[DOCUMENT SECTION]
** Begin **
3. Carbs consumption based on country

top_15_countries_carbs <- cuisines_factor %>%
  group_by(country) %>%
  summarise(
    avg_carbs = mean(carbs, na.rm = TRUE),
  ) %>%
   slice_max(n=20, order_by = avg_carbs)
top_15_countries_carbs %>%
  gf_col(reorder(country, avg_carbs)~avg_carbs, fill = "rosybrown") %>%
  gf_labs(
    title = "Top 20 Countries by Average Carbs",
    x = "Average Carbs",
    y = "Country"
  )

top_15_continent_carbs <- cuisines_continent %>%
  group_by(continent) %>%
  summarise(
    avg_carbs = mean(carbs, na.rm = TRUE),
  ) %>%
   slice_max(n=20, order_by = avg_carbs)
top_15_continent_carbs %>%
  gf_col(reorder(continent, avg_carbs)~avg_carbs, fill = "rosybrown4") %>%
  gf_labs(
    title = "Top 20 Continent by Average Carbs",
    x = "Average Carbs",
    y = "Continent"
  )

4. Fat consumption based on country

top_5_countries_fat <- cuisines_factor %>%
  group_by(country) %>%
  summarise(
    avg_fat = mean(fat, na.rm = TRUE),
  ) %>%
   slice_max(n=10, order_by = avg_fat)
** End **
[LISTING]
** Begin **
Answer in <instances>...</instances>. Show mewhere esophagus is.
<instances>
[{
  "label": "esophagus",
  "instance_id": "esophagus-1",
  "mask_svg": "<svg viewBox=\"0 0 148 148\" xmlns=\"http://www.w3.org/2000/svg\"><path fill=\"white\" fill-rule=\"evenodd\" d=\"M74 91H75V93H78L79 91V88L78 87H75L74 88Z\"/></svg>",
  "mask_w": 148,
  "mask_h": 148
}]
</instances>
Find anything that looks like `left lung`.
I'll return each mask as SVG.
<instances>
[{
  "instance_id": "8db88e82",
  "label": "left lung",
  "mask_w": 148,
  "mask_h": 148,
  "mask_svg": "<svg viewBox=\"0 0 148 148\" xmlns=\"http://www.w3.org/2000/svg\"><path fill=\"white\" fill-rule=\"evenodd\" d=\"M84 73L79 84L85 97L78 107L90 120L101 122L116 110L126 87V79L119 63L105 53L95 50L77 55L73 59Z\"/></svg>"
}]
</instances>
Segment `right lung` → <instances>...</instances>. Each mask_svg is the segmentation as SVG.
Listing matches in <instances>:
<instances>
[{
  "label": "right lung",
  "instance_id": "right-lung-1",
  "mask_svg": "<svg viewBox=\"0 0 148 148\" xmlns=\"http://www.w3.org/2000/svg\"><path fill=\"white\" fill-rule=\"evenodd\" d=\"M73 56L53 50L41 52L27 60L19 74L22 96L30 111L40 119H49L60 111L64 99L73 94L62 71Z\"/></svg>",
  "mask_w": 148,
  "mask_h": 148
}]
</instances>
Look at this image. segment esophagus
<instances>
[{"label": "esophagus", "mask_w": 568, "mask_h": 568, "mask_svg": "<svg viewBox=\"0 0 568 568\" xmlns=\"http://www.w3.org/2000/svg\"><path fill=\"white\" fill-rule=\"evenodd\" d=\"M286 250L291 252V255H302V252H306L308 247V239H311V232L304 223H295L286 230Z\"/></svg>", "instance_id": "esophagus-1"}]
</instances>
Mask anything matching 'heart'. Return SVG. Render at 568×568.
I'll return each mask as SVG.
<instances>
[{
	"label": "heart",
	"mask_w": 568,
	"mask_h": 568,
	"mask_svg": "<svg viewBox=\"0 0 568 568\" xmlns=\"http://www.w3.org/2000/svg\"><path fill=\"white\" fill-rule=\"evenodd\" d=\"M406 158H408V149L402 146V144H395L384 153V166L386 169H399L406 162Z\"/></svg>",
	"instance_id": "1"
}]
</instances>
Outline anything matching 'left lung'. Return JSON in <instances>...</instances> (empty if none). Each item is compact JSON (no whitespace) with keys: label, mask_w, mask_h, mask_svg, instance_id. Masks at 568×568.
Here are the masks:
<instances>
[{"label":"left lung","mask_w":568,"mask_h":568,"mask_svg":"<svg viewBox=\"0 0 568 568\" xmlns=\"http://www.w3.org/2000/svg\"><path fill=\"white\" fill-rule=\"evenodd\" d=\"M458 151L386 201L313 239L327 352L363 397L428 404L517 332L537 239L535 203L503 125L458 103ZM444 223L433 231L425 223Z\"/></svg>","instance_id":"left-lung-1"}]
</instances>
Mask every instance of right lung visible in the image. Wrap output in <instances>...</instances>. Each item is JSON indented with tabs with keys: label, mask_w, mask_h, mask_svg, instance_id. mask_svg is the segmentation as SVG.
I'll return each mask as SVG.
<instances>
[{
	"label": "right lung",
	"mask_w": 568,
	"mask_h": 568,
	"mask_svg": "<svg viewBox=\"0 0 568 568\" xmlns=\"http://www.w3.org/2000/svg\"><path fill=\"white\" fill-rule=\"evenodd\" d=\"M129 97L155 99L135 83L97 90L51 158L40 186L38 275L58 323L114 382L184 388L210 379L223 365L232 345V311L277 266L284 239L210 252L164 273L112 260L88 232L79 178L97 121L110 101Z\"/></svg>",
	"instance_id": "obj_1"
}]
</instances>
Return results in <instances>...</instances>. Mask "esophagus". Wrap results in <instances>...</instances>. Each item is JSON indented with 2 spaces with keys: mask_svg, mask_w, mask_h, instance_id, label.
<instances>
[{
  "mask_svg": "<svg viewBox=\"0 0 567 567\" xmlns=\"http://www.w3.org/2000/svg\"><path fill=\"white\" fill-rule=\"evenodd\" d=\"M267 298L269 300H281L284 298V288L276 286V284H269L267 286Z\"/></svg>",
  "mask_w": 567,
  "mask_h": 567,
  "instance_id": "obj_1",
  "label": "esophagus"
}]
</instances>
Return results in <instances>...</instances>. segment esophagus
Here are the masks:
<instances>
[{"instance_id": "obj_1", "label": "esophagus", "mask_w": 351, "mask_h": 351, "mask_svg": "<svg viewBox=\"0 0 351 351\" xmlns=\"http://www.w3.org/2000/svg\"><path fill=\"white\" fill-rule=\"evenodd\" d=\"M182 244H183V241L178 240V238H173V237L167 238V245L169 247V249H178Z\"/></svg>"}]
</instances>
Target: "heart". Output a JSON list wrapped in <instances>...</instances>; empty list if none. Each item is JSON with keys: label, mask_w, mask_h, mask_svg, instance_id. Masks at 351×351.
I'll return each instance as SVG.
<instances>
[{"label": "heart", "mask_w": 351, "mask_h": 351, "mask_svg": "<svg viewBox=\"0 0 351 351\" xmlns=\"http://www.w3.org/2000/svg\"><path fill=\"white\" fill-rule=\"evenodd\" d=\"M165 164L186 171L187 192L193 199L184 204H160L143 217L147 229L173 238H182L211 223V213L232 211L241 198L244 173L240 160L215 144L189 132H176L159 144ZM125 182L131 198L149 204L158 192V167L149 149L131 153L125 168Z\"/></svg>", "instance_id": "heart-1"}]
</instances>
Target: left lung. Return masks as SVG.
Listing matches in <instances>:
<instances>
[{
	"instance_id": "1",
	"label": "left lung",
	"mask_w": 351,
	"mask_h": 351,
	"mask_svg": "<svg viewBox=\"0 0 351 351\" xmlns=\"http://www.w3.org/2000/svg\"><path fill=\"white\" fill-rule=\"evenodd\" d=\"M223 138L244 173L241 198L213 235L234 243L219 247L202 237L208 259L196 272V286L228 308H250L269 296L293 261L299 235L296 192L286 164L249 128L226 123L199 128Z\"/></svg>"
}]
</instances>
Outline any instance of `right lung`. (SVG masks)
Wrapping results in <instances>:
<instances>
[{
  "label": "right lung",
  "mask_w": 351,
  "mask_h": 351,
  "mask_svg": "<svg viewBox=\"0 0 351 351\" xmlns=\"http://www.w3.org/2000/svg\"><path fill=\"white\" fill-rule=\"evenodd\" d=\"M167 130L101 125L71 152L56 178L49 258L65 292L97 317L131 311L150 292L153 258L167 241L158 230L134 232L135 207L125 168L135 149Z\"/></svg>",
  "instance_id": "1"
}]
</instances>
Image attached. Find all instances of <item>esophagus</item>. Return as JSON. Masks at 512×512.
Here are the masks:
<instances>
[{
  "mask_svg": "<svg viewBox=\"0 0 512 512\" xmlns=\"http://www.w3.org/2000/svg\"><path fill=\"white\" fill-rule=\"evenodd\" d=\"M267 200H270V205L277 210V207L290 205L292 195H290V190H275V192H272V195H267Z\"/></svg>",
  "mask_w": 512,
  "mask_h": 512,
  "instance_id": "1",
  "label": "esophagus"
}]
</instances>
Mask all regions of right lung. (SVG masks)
** End **
[TO-DO LIST]
(a) Can you return, word for word, the part of the R code on average carbs and fat by country that opens with the words containing "top_5_countries_fat <- cuisines_factor" and closes with "order_by = avg_fat)"?
(b) Can you carry the R code on average carbs and fat by country forward, starting after its last line?

[ANSWERS PER TASK]
(a)
top_5_countries_fat <- cuisines_factor %>%
  group_by(country) %>%
  summarise(
    avg_fat = mean(fat, na.rm = TRUE),
  ) %>%
   slice_max(n=10, order_by = avg_fat)

(b)
top_5_countries_fat %>% 
  gf_col(reorder(country, avg_fat)~avg_fat, fill = "royalblue3") %>%
  gf_labs(
    title = "Top Countries by Average Fat",
    x = "Average Fat",
    y = "Country"
  )

top_5_continent_fat <- cuisines_continent %>%
  group_by(continent) %>%
  summarise(
    avg_fat = mean(fat, na.rm = TRUE),
  ) %>%
   slice_max(n=10, order_by = avg_fat)
top_5_continent_fat %>% 
  gf_col(reorder(continent, avg_fat)~avg_fat, fill = "royalblue4") %>%
  gf_labs(
    title = "Top Continents by Average Fat",
    x = "Average Fat",
    y = "Continent"
  )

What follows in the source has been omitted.